Mine was made in 1951, my Summitar lens in 1950. Its body is in great condition (for a user, not necessarily a collector), and its internals have recently been overhauled. So in using it, had the technology behind and ergonomics of cameras not changed significantly over the course of 60 years, one wouldn’t really know the difference. But of course, the reality is that cameras have changed significantly. We now only have one shutter speed dial that doesn’t rotate on its own accord, and follows geometric progressions rather than 1000, 500, 200, 100, 60, 40. We now view tons of information through one single, large, bright viewfinder. We now don’t have to cut our own film leaders or else risk getting shards of film stuck in inaccessible, fragile bits of our camera bodies. So how practical is it, really, to use a 1951 Barnack style Leica as a day-to-day user in 2012?

many rectangles.

Many people would argue ‘not very,’ or, ‘are you out of your mind,’ yet demand is still high for Barnacks, and not just from collectors. One of the more infamous internet photo writers describes operating the IIIf as requiring twice as much time to make settings, frustrating the company you’re with. This, to me, is absurd. At the heart of operation, you’re still just setting a shutter speed and aperture, and then focusing. If you’re handholding the camera, you’re probably never going to touch the front (slow) shutter speed dial, so the majority of the time, setting the shutter speed is just as on a more modern body. Focusing and composing requires two windows, but unless you’re leaving your subject centered, the single-window approach really isn’t a major advantage for most shooting. The two windows are right next to one another, unlike older Barnacks, making the transition from focus to framing (or vice versa) quick. One thing that has the potential to slow focusing down is the fact that the rangefinder itself needs to be focused for the most precision. Yet this is a quick throw, and only really needs adjustment for considerable changes in focus range – it’s not a time sink.
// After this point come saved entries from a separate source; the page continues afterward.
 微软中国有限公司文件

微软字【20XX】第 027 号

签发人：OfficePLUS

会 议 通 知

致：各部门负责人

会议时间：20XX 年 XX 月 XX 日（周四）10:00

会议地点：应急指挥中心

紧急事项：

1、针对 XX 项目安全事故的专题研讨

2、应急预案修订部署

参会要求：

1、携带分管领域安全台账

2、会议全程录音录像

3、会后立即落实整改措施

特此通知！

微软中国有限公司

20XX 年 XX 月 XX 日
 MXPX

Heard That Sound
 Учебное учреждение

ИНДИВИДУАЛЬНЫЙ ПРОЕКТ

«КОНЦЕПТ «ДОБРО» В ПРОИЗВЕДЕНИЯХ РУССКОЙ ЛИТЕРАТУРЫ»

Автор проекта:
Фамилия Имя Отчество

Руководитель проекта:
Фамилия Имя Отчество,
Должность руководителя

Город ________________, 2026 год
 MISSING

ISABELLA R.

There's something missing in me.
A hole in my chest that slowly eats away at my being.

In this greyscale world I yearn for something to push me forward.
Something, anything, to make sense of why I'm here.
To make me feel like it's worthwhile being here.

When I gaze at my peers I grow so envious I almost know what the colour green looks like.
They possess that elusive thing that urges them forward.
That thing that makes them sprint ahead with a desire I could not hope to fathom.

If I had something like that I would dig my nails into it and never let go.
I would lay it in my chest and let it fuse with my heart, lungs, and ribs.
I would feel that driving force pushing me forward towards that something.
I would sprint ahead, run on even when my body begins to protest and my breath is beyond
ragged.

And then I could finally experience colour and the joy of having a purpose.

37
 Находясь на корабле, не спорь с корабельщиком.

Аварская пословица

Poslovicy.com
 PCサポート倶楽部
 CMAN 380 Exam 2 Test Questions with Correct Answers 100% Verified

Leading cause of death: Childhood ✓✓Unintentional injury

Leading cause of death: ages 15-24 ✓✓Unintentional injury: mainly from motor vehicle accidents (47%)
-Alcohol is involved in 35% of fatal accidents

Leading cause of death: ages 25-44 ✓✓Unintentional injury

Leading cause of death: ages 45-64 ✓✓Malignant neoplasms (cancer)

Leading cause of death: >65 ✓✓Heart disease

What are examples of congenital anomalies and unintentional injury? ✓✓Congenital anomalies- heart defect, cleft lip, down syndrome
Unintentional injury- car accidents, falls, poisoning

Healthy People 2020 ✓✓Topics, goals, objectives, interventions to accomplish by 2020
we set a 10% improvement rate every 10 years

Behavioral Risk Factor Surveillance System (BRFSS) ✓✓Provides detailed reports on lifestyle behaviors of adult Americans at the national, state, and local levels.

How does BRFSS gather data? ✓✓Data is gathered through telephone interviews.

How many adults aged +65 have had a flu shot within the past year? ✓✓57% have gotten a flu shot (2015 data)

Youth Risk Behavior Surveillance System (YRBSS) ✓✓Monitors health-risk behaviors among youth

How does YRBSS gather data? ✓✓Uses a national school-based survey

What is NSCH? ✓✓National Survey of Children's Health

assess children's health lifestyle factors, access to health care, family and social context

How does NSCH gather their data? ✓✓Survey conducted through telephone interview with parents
‘for the birds,’ shot at a friend’s house.

Still, a Leica M (M2, naturally) with an adaptor, or something like a Canon P is going to be a far less daunting machine to tame. The IIIf still has issues that will slow the photographer down while she’s not actually shooting, such as the loading process, insane by today’s standards. So why even bother with a Barnack? Well, to start, they’re small. Really small. Small presents itself in different ways – a Leitz/Minolta CL is much shorter lengthwise, but taller. But any way you look at it, a Barnack is really rather small. Small often means light, and often leads to sacrifices in build quality. Barnacks are light, but again, not as light as, say, a CL. A very comfortable and well-balanced weight though, unlike pretty much any SLR ever made. Yet, a Barnack feels incredibly solid, as though no structural compromises were made.

the robert a. taft memorial carillon in dc.

So to me, the IIIf is a great day-to-day user camera. It feels nice in the hand, operates quickly when you’re actually shooting it, and has a wonderful 1.5x rangefinder. Other Barnack style Leicas or clones will handle similarly, but as far as a genuine Leica is concerned, the IIIf was the most popular Barnack, and is likely the easiest to get as a user. The IIIg is the object of my lust, with geometric shutter speeds and 90mm framelines in the finder – paired with a Voigtlander 28/35 minifinder, this would be a very versatile body. But, these were made and sold alongside the far more sophisticated M3, and are now considerably more collectible (read: expensive) than IIIfs. Canon’s Barnack clones are interesting in that they have wedded view/rangefinder windows like more modern cameras, if that’s a major issue.